Free Range – Part I

Free Range descends upon the old Trueman Brewery in East London each summer. It’s the showcase for the country’s art courses and over a period of several weeks showcases fine art, fashion, graphic design and photography.

As you’d expect from student work the quality varies wildly – both across individuals and courses – but its always an enjoyable way to spend an hour or so, drifting around the warren of rooms.

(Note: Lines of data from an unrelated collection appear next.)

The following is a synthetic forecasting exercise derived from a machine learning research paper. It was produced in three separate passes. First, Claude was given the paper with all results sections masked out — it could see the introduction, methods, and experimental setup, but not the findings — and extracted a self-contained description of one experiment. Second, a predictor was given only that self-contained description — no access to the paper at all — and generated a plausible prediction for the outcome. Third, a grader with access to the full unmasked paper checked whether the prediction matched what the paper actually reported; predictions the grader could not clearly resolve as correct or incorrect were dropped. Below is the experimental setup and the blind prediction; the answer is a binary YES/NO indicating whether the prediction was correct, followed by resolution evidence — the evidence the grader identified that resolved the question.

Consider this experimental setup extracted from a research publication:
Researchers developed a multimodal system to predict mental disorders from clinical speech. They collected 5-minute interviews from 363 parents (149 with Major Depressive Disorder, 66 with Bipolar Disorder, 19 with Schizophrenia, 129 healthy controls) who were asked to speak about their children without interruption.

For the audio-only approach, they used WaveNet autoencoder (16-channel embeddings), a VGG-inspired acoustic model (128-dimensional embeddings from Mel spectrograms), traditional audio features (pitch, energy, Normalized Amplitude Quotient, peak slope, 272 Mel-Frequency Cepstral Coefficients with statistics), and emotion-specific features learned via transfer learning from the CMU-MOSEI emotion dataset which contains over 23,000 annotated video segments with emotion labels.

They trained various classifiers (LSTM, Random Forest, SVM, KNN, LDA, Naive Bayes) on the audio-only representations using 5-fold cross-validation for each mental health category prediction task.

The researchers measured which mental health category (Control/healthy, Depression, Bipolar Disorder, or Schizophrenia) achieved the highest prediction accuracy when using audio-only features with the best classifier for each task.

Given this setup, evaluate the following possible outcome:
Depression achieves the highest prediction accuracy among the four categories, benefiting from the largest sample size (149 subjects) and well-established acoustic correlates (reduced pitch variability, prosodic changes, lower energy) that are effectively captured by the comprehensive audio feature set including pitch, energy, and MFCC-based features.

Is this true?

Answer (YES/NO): NO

By far the strongest work on this first brief tour of the 2015 shows was by the University of Westminster. I’m not sure how the various spaces are allocated but they certainly merited what seemed the largest and brightest space in this old industrial building. My favourite piece was ‘Modern Living‘ by James Berrington – a series of prints of individual house bricks, all shot at the same angle under even light. I was fascinated by the variety of colours and textures or the bricks, and by how strangely edible they looked – like blocks of crumbly biscuit or slabs of soft fudge. However it was lunchtime and I had eaten yet, so perhaps that was colouring my judgement.

Of course, shooting typologies is nothing new – its been a familiar approach from Bernd and Hilla Becher onwards – and the internet is awash with subject-based collections of images ‘curated’ by anyone with access to a smart phone and an armoury of retro-filters – but I liked the stripped down style of these images. Taken individually they could be commercial stock photos – but en masse they looked almost pop-art. And I found myself wanting to know more about these bricks than I did about most of the more obviously worthy subjects on show.

Jasper Jones trod familiar territory – man’s impact on the environment, incongruous urban forms in vast arid landscapes – but presented them in a mixture of formats juxtaposed in a variety of interesting ways. Increasingly I find myself wanting to move beyond the single image, the overly respectful photo book which treats an image, however mediocre or hackneyed, with the reverence that only an excess of white space and a tastefully minimalist caption can truly capture. I want to see images juxtaposed and cropped and printed in different styles, placed upside down and printed across. I’m not sure Jones was entirely successful but I was glad to not be confronted by yet another row of tasteful black frames and white borders.

Not that tasteful is bad. A beautiful images is a beautiful image and I loved Sophie Fauchier‘s dreamy images of her father’s country house in Normandy – all soft focus and atmosphere – it felt like watching an art house movie with subtitles on a Sunday afternoon in winter (you know, that feeling). The best image, a pair of bright red wellington’s lying on the bank of a lake, all hazy Whistler blues – reminiscent of Nicholas Roeg’s ‘Don’t Look Now’.